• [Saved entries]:
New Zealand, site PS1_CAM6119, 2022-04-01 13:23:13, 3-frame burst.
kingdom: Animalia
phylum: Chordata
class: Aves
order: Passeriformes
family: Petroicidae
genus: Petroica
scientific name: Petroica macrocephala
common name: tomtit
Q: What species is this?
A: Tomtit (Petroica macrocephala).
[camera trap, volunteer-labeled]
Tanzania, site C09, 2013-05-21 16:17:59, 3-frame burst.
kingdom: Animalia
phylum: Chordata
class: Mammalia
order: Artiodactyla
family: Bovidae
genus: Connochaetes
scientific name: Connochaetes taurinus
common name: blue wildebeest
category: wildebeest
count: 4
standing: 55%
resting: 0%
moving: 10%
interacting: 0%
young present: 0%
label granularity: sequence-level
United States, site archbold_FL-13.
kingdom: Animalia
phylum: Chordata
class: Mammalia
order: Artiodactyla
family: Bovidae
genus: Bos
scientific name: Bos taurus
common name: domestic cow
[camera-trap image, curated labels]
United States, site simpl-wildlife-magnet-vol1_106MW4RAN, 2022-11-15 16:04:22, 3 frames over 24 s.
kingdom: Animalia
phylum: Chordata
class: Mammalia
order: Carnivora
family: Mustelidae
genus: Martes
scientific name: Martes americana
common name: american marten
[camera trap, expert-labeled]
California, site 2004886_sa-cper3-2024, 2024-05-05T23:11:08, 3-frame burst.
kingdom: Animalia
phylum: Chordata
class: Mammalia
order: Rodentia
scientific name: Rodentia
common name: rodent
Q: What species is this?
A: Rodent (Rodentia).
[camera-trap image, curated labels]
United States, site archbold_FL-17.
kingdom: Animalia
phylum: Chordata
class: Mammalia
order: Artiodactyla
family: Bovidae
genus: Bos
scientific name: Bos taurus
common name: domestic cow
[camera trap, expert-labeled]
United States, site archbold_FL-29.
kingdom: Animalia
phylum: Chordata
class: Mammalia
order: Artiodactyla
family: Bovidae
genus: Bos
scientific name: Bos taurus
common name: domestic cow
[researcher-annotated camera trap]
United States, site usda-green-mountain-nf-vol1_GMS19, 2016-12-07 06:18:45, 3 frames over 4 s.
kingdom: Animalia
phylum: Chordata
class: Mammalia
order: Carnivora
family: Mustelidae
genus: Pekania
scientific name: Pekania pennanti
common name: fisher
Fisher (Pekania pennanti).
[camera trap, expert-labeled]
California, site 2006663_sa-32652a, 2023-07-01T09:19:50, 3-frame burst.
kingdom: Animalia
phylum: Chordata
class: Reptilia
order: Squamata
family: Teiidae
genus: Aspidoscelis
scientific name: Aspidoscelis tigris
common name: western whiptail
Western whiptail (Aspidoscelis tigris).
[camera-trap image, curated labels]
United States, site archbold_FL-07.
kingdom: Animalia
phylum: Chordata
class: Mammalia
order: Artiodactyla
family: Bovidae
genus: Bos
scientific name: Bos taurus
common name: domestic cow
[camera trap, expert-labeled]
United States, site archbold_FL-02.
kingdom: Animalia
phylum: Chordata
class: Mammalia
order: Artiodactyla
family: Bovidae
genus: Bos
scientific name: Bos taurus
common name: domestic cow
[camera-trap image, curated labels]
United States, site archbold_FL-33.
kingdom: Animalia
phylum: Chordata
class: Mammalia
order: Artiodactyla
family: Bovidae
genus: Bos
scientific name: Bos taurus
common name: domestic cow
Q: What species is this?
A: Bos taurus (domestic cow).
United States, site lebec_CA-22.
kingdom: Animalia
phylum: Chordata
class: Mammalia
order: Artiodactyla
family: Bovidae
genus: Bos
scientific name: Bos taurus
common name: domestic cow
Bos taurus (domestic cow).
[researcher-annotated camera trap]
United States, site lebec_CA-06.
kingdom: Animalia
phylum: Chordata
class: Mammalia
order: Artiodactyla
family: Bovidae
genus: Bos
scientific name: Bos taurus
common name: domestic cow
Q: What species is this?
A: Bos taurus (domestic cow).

• [Problem requirements]:
Please print verbatim each line from the first line of the entries above to the line that contains "United States, site archbold_FL-13.", inclusive, and nothing more.

• [Task answer]:
New Zealand, site PS1_CAM6119, 2022-04-01 13:23:13, 3-frame burst.
kingdom: Animalia
phylum: Chordata
class: Aves
order: Passeriformes
family: Petroicidae
genus: Petroica
scientific name: Petroica macrocephala
common name: tomtit
Q: What species is this?
A: Tomtit (Petroica macrocephala).
[camera trap, volunteer-labeled]
Tanzania, site C09, 2013-05-21 16:17:59, 3-frame burst.
kingdom: Animalia
phylum: Chordata
class: Mammalia
order: Artiodactyla
family: Bovidae
genus: Connochaetes
scientific name: Connochaetes taurinus
common name: blue wildebeest
category: wildebeest
count: 4
standing: 55%
resting: 0%
moving: 10%
interacting: 0%
young present: 0%
label granularity: sequence-level
United States, site archbold_FL-13.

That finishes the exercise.